En fonction de l’essence, la sensibilité aux différents déséquilibres ioniques varie. Les seuils de risque sanitaire par essence et par élément sont présentés au tableau 14.8. Il s’agit des seuils pour lesquels les risques de dépérissement sont importants. Des seuils dits de sécurité sanitaire ont également été définis. Ils constituent cependant des limites fixées dans une optique de production (tableau 14.9.).

Seuils de référence pour les teneurs en éléments échangeables dans les sols

La connaissance de l’acidité des sols est également importante. Elle influence notamment l’assimilabilité des éléments nutritifs ainsi que celle des ions toxiques. Par ses effets sur l’activité des organismes vivants, elle influence l’humification et par là, certaines propriétés physiques des sols.
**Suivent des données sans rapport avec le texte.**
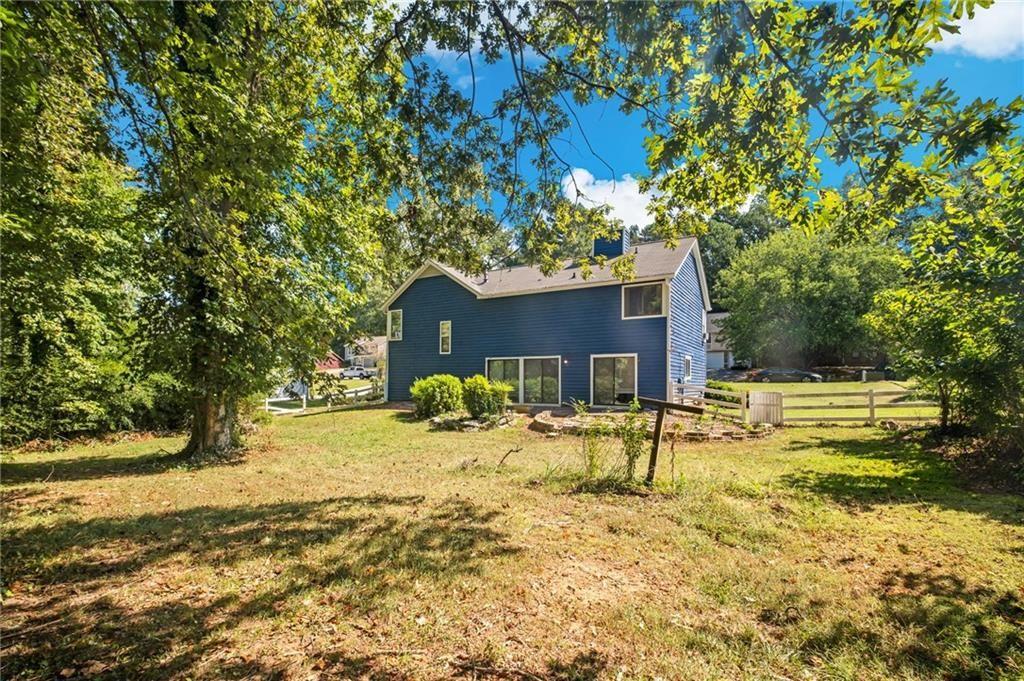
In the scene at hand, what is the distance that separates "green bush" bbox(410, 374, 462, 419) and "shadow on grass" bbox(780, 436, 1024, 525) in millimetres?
11461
Le pH moyen des sols forestiers productifs est de 4,46 (tableau 14.13.). Les sols forestiers sont donc majoritairement acides : 75 % des U.E. où des prélèvements ont été effectués présentent un pH inférieur à 4,55, 10 % des U.E. étant même très acides avec un pH inférieur à 4,00 (donnée non présentée), valeur de pH qui est considérée comme une valeur plancher par rapport à la toxicité alumino-manganique. Toutefois, d’un type de peuplement à l’autre, le pH moyen varie assez peu.
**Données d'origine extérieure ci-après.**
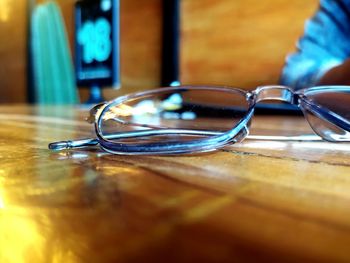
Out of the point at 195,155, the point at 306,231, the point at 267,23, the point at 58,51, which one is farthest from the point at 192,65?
the point at 306,231

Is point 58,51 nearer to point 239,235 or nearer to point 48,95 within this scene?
point 48,95

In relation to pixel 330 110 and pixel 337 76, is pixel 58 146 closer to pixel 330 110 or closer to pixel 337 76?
pixel 330 110

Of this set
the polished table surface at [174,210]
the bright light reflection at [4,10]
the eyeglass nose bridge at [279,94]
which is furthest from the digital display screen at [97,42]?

Le rapport entre la quantité de carbone organique dans le sol et celle d’azote, qui est notée C/N, renseigne sur les conditions de minéralisation de la matière organique dans le sol. Plus le rapport C/N est élevé plus la décomposition est lente et plus l’azote minéral mis à disposition de la végétation est faible.

On considère qu’en-dessous d’un rapport C/N de 20 la minéralisation est bonne, au-dessus, elle est faible. Le tableau 14.12. montre que le rapport C/N ne varie pas significativement d’un peuplement à l’autre et qu’il reste proche de 20, la valeur maximale pour considérer que la minéralisation est satisfaisante.